Evaluating Potential Subpopulation of ABCA4 Pathogenic Variants Based on Protein Structural Distribution and Patient Phenotypes

Researcher(s)

  • Michael Sturtevant, Biological Sciences, University of Delaware
  • Senem Cevik, Biological Sciences, University of Delaware

Faculty Mentor(s)

  • Esther Biswas-Fiss, , University of Delaware

Abstract

Evaluating Potential Subpopulation of ABCA4 Pathogenic Variants Based on  Protein Structural Distribution and Patient Phenotypes

Michael Sturtevant, Senem Cevik and Esther Biswas-Fiss

Introduction: The ATP-binding cassette subfamily A member 4 (ABCA4) gene encods a transmembrane transporter that removes toxic byproducts in photoreceptor cells to maintain vision. A major challenge lies in comprehensively understanding how variations in the ABCA4 gene lead to disease. Among the ABCA4 variants, a significant portion (n=1653) are missense mutations, where one amino acid is replaced by another. Nearly half of these are classified as variants of uncertain significance (VUS) variants, with an additional 12% presenting conflicting interpretations (CI).

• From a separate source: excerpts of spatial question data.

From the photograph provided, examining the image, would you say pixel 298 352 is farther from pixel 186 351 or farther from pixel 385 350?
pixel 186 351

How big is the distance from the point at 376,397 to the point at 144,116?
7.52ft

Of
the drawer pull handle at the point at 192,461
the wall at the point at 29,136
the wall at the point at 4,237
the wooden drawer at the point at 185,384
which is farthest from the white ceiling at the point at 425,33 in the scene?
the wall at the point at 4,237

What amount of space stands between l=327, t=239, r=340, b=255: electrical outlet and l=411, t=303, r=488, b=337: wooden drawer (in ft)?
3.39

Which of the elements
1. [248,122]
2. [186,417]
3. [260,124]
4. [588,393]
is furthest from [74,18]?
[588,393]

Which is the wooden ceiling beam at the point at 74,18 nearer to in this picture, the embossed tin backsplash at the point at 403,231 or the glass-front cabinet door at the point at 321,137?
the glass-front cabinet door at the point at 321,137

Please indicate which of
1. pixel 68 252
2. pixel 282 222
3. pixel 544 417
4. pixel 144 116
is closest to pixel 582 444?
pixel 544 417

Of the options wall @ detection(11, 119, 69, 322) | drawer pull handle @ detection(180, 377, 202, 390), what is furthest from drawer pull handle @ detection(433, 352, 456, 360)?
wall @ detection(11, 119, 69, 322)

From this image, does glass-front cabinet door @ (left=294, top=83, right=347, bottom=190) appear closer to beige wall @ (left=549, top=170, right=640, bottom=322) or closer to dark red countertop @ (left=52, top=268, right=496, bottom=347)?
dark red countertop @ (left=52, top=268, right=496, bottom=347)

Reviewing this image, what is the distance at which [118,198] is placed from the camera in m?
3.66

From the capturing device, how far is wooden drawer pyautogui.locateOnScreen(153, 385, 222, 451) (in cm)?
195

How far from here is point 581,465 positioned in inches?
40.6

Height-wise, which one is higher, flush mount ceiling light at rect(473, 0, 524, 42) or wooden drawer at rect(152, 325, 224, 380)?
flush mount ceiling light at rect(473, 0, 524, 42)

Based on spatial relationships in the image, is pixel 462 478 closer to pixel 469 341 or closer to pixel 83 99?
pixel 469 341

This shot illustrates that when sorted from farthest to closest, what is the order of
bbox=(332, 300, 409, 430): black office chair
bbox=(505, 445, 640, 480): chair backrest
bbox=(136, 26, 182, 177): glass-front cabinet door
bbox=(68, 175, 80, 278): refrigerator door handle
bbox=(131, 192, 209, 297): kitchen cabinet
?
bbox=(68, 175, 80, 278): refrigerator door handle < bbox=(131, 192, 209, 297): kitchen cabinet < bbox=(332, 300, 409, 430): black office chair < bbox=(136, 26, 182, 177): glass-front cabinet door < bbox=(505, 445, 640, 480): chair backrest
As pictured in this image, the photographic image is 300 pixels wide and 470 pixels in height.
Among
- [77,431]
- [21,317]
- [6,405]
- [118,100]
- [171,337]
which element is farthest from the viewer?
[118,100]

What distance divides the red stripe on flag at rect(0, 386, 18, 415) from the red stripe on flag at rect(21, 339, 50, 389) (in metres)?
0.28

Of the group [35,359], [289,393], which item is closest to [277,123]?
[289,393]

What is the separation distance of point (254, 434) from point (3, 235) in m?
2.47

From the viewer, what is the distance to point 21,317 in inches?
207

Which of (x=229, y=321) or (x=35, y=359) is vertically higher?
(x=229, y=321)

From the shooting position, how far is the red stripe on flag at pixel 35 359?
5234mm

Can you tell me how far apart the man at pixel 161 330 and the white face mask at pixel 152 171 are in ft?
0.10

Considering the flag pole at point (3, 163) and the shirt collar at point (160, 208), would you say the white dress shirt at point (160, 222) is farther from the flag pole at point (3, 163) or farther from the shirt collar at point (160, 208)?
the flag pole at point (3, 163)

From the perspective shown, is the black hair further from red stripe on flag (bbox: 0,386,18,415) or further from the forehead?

ClinVar is a repository that categorizes human genetic variations based on their clinical significance: pathogenic, likely pathogenic, uncertain significance, likely benign, and benign. This study investigates whether pathogenic variants of known significance (VKS) form subpopulations based on their impacts on clinical phenotypic characteristics.  

Approach: We focused on missense ABCA4 variants listed as pathogenic in the ClinVar database. To identify potential subpopulations of these variants based on their impacts on the patient phenotypes, we investigated metrics in the literature indicating disease severity, such as age of onset and clinical presentation, considering the entire ABCA4 genetic profile of those patients. Information on VKS will prove valuable in creating machine learning-based algorithms to assess ABCA4 VUS.

 

Results: The collected data reveals that the pathogenic/likely pathogenic mutations are evenly distributed throughout the protein, with patient data showing patterns in which variants associate with certain stages of macular degeneration.

 

Conclusion: This observation supports the hypothesis that training a computer program to identify pathogenic variants after being fed a list of VKS would not only be more efficient at identifying patterns in pathogenic mutations, but required. The pathogenic VKS are evenly spread out among the protein, making manual analysis of VUS infeasible.